Yesterday was a full day.
a) I rang 96 years 11 months old Mum in her Ashburton rest-home at nine as I do every Saturday. She’s been fine until recently but sounds pretty feeble at present.
b) I finished the Obama book. It really was a joy to read.
c) Anne’s in Auckland, so Susanna, my caregiver, came to shower and dress me. I can’t manage socks.
d) Helen, my school-girl gardener, came for two hours. She planted tulip bulbs and foxglove seeds as well as weeding
e) Rae Julian, an old friend, popped in for a couple of hours in the afternoon. She’s off to Tonga for three weeks work. We had a good political chin-wag.

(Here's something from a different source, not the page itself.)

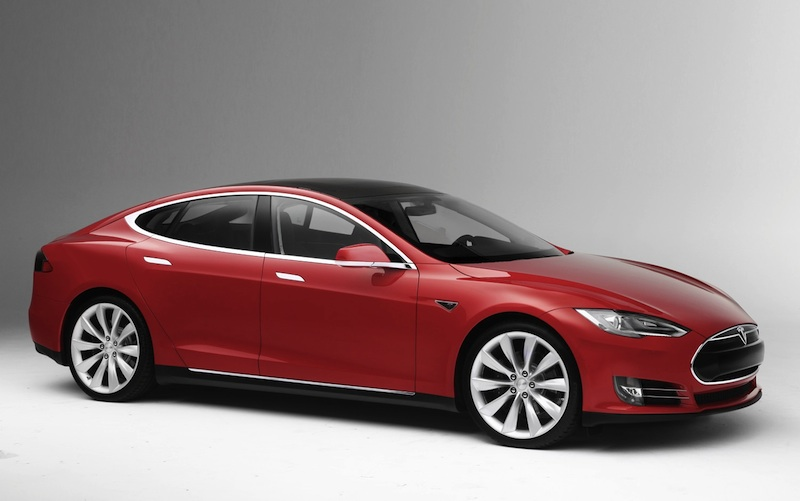 2013-RED-Tesla-Model-S-front-three-quarter-1-P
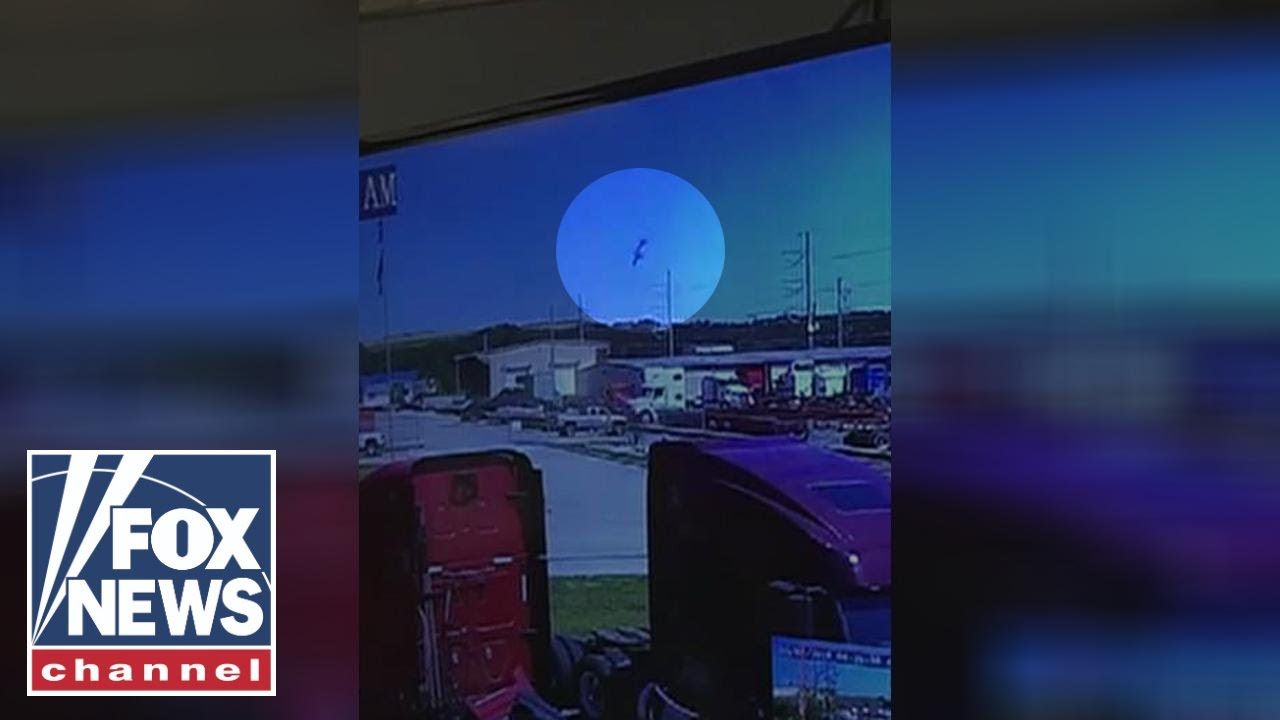 Cameras catch deadly military cargo plane crash in Georgia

f) Ulrike Handke rang from Berlin. Ulrike, was the German adviser when I managed the national language advisers’ group. She is one of the loveliest people I’ve ever met and we became good friends. They spent several Easters and Christmasses with us. Anne introduced their young daughter Lisa to Easter egg hunts in our garden. Since her family’s return home I have visited them once and Anne twice. Lisa spent three months in Wellington last year on a working holiday before starting university this year.
g) Grace, the daughter of a friend of Anne’s, is house-staying while Anne’s away. She’s a good cook so I’ve continued dining well.
h) Anne’s cousin Rex has been looking at my blog. After reading my Semple piece he emailed me with a recollection of his own. On a Pacific cruise as they entered one port there was a cheering crowd. This rather large lady suggested that he a little boy might like to stand in front of her to see better. He thought they were cheering for him and waved back. But no; they were not cheering him, the lady was Queen Salote. My memory recalls the coronation film and the London crowds warmly greeting the same Queen.
i) I put up my strawberry blog and this got me interested in researching further, this time gooseberries.
Like the strawberry, the gooseberry was sought in the wild in Europe, west Asia and North Africa, long before it became a cultivator. It began to be grown in home gardens in the Low Countries, France and England in the 16th century. Towards the end of the 18th century it became a common plant of cottage horticulture in the new industrial areas of England as it provided a big yield while taking up little space. Most home gardens in Little River had a row of gooseberry, a task was to pick enough for a meal and then top and tail them. Jam-making was a bigger job.
While common in Europe gooseberries are not grown much in North America though it was introduced to New England by the early settlers. The plant didn’t like the heat of the summers for it got bad mildew. In the nor-west where the climate was more suitable it did better but it was found to be an alternate host to the white pine blister rust which damages white pines a major milling log. As a result there are laws against the gooseberry and blackcurrant cultivation in some states.
I had made the obvious connection between goose and berry but the etymological sources deny the linkage. Likewise they are baffled by the use of the term gooseberry to be the third person chaperone, indeed to muddle metaphors, the fly in the ointment. Sometimes in this situation the gooseberry is wanted. Most times, he, or she, is a pain in the neck.